Google Builds a Better Mousetrap and their Reward is an Antitrust Investigation?
“Build a better mousetrap and the world will beat a path to your door.”
While this is actually a misquote of Ralph Waldo Emerson from the nineteenth century, the phrase is an affirmation of the power of innovation and a confirmation that hard work and great ideas will be rewarded by the marketplace.
Fast forward about 130 years or so and the saying might well be:
“Build a better mousetrap and the Feds will beat down your door.”
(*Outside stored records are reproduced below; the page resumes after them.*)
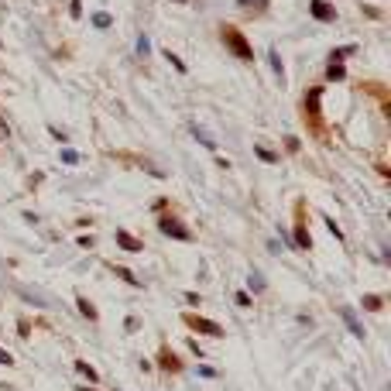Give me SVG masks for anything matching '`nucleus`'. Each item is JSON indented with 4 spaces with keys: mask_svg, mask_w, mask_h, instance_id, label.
<instances>
[{
    "mask_svg": "<svg viewBox=\"0 0 391 391\" xmlns=\"http://www.w3.org/2000/svg\"><path fill=\"white\" fill-rule=\"evenodd\" d=\"M220 38H223V45L230 48L241 62H254V48H251V41L244 38V31L237 24H223V28H220Z\"/></svg>",
    "mask_w": 391,
    "mask_h": 391,
    "instance_id": "1",
    "label": "nucleus"
},
{
    "mask_svg": "<svg viewBox=\"0 0 391 391\" xmlns=\"http://www.w3.org/2000/svg\"><path fill=\"white\" fill-rule=\"evenodd\" d=\"M319 96L322 90L319 86H312V90H306V103H302V114H306V120H309V127L316 131V134H322V114H319Z\"/></svg>",
    "mask_w": 391,
    "mask_h": 391,
    "instance_id": "2",
    "label": "nucleus"
},
{
    "mask_svg": "<svg viewBox=\"0 0 391 391\" xmlns=\"http://www.w3.org/2000/svg\"><path fill=\"white\" fill-rule=\"evenodd\" d=\"M182 319H185V326H189L192 333H203V336H216V340H220V336H223V326H216V322L203 319L199 312H185Z\"/></svg>",
    "mask_w": 391,
    "mask_h": 391,
    "instance_id": "3",
    "label": "nucleus"
},
{
    "mask_svg": "<svg viewBox=\"0 0 391 391\" xmlns=\"http://www.w3.org/2000/svg\"><path fill=\"white\" fill-rule=\"evenodd\" d=\"M158 230L168 233V237H175V241H185V244L192 241V230H189V227H185L179 216H161V220H158Z\"/></svg>",
    "mask_w": 391,
    "mask_h": 391,
    "instance_id": "4",
    "label": "nucleus"
},
{
    "mask_svg": "<svg viewBox=\"0 0 391 391\" xmlns=\"http://www.w3.org/2000/svg\"><path fill=\"white\" fill-rule=\"evenodd\" d=\"M292 241H295V247H302V251H309V247H312L309 230H306V203H299V213H295V233H292Z\"/></svg>",
    "mask_w": 391,
    "mask_h": 391,
    "instance_id": "5",
    "label": "nucleus"
},
{
    "mask_svg": "<svg viewBox=\"0 0 391 391\" xmlns=\"http://www.w3.org/2000/svg\"><path fill=\"white\" fill-rule=\"evenodd\" d=\"M309 14L316 21H336V7L330 0H309Z\"/></svg>",
    "mask_w": 391,
    "mask_h": 391,
    "instance_id": "6",
    "label": "nucleus"
},
{
    "mask_svg": "<svg viewBox=\"0 0 391 391\" xmlns=\"http://www.w3.org/2000/svg\"><path fill=\"white\" fill-rule=\"evenodd\" d=\"M340 319L346 322V330H350V333H354L357 340H364V336H367V333H364V326L357 322V312L350 309V306H340Z\"/></svg>",
    "mask_w": 391,
    "mask_h": 391,
    "instance_id": "7",
    "label": "nucleus"
},
{
    "mask_svg": "<svg viewBox=\"0 0 391 391\" xmlns=\"http://www.w3.org/2000/svg\"><path fill=\"white\" fill-rule=\"evenodd\" d=\"M117 247H124V251H131V254H141V251H144V241L131 237L127 230H117Z\"/></svg>",
    "mask_w": 391,
    "mask_h": 391,
    "instance_id": "8",
    "label": "nucleus"
},
{
    "mask_svg": "<svg viewBox=\"0 0 391 391\" xmlns=\"http://www.w3.org/2000/svg\"><path fill=\"white\" fill-rule=\"evenodd\" d=\"M158 364L168 371V374H172V371H182V360H179V357H175L168 346H161V350H158Z\"/></svg>",
    "mask_w": 391,
    "mask_h": 391,
    "instance_id": "9",
    "label": "nucleus"
},
{
    "mask_svg": "<svg viewBox=\"0 0 391 391\" xmlns=\"http://www.w3.org/2000/svg\"><path fill=\"white\" fill-rule=\"evenodd\" d=\"M76 371H79V374H82L86 381H90V384H96V381H100L96 367H93V364H86V360H76Z\"/></svg>",
    "mask_w": 391,
    "mask_h": 391,
    "instance_id": "10",
    "label": "nucleus"
},
{
    "mask_svg": "<svg viewBox=\"0 0 391 391\" xmlns=\"http://www.w3.org/2000/svg\"><path fill=\"white\" fill-rule=\"evenodd\" d=\"M268 58H271V69H275V76L285 82V62H281V55H278L275 48H271V52H268Z\"/></svg>",
    "mask_w": 391,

It seems that Google, because of their better mousetrap, is now the target of an FTC investigation, according to a recent story in the Wall Street Journal. And while there has been no official announcement as to what the probe will entail, experts are speculating that the investigation will examine whether Google searches unfairly point consumers to Google’s own network of services at the expense of the competition.
Oh, Say it Ain’t So!
How dare Google exploit their own search results in an attempt to steer people toward Google services! Why that would be like McDonald’s not offering their customers a Whopper; or the Apple store not offering HP laptops! How dare they, I say! As Americans, we cannot stand by a let a company like Google be rewarded for their better mousetrap; we must stand united with the Federal Trade Commission and allow them to dismantle any company that would dare profit from their own innovations.
In all seriousness, the free markets have (by a 2:1 margin) determined that Google’s search results are superior to what came before or since. Why should anyone expect Google to not profit from this innovation? Why should we expect Google to highlight their competitors in their search results? (Um, which by the way, they do.) Why should we expect Google to not build out a better suite of mousetraps (like Google Places) that make the Google results even more relevant to consumers?
The truth is that if Google does not deliver what consumers want, consumers will try other search engines and Google would quickly lose its market dominance. Google became Google because their results are relevant. (I truly cannot recall the last time I looked past the first page of Google results for anything.) Google understands better than anyone that they cannot break the trust of consumers or Google’s market share will evaporate just as quickly as it grew.
Who’s Next Up for the FTC?
I most often shop at Safeway for groceries and I noticed that the Safeway brands are ALWAYS priced lower than the national brands. This seems like Safeway is trying to steer me toward their brands so that they can (wait for it…) … make money! Moreover, Safeway decides what to put on sale and what not put on sale. This seems like an unfair practice, because my favorite brand of mustard is almost never on sale there. (Sacrilege.)
Is Safeway next up for the FTC? Not likely, but how far are we from an FTC antitrust investigation into Facebook? Does Facebook compete unfairly because they only sell Facebook ads on their website? Shouldn’t they allow others like Yahoo! or ReachLocal to sell their own ads and place them on Facebook? How about services on the horizon for Facebook that will have the sole intention of keeping people from leaving Facebook to do anything else on the Web? (I don’t even like Facebook that much, but they have every right to build a better mousetrap and provide additional Facebook services that will engage their user base – even if that means that users no longer visit other websites.)
As a business owner, I have no right to a share of Google’s traffic – even if my website provided a superior or less expensive alternative to whatever Google ranks above me. It is up to the markets to decide my fate (and Google’s); and the Feds should stay out of it.